Instructions:
1) In the SDK excerpt, how many days is the offline grace period set to in the LicenseManager example?
2) Duplicate the SDK excerpt from "from aegis_sdk.llm.langchain_wrapper import" to "llm = ChatOpenAI(callbacks=[callback])".
3) List every keyword argument passed to LicenseManager in the SDK excerpt.

Source extract:
☆ ☆ ☆

LangChain Integration

from aegis_sdk.llm.langchain_wrapper import (
    AegisLangChainCallback,
    create_aegis_chain
)
from langchain_openai import ChatOpenAI

# Option 1: Use callback handler
callback = AegisLangChainCallback(destination="AI_TOOL")
llm = ChatOpenAI(callbacks=[callback])

# Option 2: Create pre-wrapped chain
chain = create_aegis_chain(
    llm=ChatOpenAI(),
    destination="AI_TOOL"
)
result = chain.invoke({"input": user_message})

License Management

Online License Validation

from aegis_sdk import LicenseManager

manager = LicenseManager(
    license_key="aegis_lic_...",
    cache_dir=None,          # Default: ~/.aegis
    cache_ttl=86400,         # 24 hour cache
    grace_period_days=7,     # Offline grace period
    api_endpoint="https://api.aegispreflight.com/v1"
)

# Validate license (uses cache if available)
info = manager.validate()
print(f"Org: {info.org_id}")
print(f"Expires: {info.expires}")

# Get policy configuration
policy = manager.get_policy()

# Check validity
if manager.is_valid():
    print("License is valid")

☆ ☆ ☆

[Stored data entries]
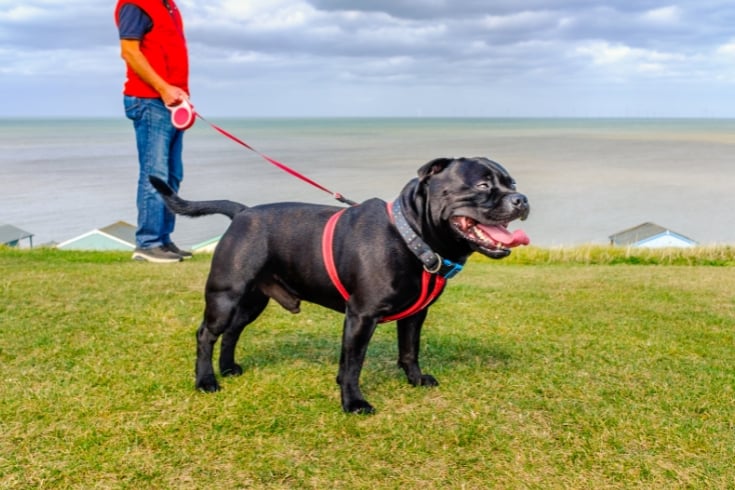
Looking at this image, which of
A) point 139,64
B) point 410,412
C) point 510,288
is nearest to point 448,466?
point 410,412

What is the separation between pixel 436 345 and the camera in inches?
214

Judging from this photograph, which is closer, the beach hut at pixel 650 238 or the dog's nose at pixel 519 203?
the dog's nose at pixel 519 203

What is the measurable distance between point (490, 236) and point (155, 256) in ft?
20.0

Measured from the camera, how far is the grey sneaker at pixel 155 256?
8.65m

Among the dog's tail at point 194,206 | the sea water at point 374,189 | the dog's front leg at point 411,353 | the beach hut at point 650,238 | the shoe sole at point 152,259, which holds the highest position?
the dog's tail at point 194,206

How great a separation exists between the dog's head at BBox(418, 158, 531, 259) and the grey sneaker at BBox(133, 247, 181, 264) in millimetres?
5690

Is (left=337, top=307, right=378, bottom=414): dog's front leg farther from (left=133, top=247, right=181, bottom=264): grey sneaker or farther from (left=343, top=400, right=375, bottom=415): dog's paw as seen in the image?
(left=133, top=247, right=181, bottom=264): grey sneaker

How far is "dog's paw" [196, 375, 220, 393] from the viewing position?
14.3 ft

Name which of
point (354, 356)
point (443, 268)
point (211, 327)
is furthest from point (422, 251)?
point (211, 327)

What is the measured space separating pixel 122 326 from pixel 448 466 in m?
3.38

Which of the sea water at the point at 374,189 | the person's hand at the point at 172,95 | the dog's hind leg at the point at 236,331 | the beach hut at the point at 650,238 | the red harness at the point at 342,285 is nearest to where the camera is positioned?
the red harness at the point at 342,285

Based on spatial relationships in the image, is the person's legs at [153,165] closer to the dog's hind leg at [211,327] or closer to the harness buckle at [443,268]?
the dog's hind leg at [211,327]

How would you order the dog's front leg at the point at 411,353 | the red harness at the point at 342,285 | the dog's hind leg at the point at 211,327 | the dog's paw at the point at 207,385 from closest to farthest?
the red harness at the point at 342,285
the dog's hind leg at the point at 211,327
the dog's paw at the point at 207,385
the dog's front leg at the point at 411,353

☆ ☆ ☆

Responses in order:
1) 7 days

2)
from aegis_sdk.llm.langchain_wrapper import (
    AegisLangChainCallback,
    create_aegis_chain
)
from langchain_openai import ChatOpenAI

# Option 1: Use callback handler
callback = AegisLangChainCallback(destination="AI_TOOL")
llm = ChatOpenAI(callbacks=[callback])

3) license_key, cache_dir, cache_ttl, grace_period_days, api_endpoint